Basically, I think this is going to be as mundane as other things we already are used to. I think it'll probably be most like pockets. You probably wear clothes nearly all of the time, so you're used to having access to pockets. You kind of expect you'll have a pocket to stick a piece of paper into if you need one. But you're aware it's not really a part of you, and sometimes you find yourself annoyingly without pockets. But you get used to their utility very fast and don't really think about them most of the time. A good user-interface is like that.
25
I don't think the either-or scenarios you're describing are as likely as a division of society into the interface-friendly and the interface-hostile. We're already seeing it. Some of us love our smartphones - I call mine my "third lobe" and feel an almost physical hollowness when I reach for it and remember it's plugged in at home or whatever - and some people can't stand the damn things no matter how useful and friendly they get.
26
You do interface with your body. When you get hurt and your automatic response is to touch the hurt area - you are not only checking for damage but remapping any areas that are damaged. It's actually pretty cool.

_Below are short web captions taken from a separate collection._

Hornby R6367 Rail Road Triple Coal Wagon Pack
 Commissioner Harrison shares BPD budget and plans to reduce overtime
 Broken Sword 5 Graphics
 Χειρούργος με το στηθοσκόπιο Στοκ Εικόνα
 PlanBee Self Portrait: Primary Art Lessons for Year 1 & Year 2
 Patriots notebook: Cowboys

http://en.wikipedia.org/wiki/Neuroplasti…

Cyborgs rock. A TED Talk that argues we are all cyborgs already: http://rogernorton.net/blog/2013/we-are-…
27
Everything in that second quote I want to come true. I also want to be able to have a blink code that will cause an implanted nictating eyelid membrane to deploy for sun protection. I want my implanted palm scanner/reader to give me product reviews and price comparisons when I scan a upc code. I want to insert a goddamned socket in my head and physically be in the internet.

I want gibson style biological tech RIGHT NOW. We are getting closer.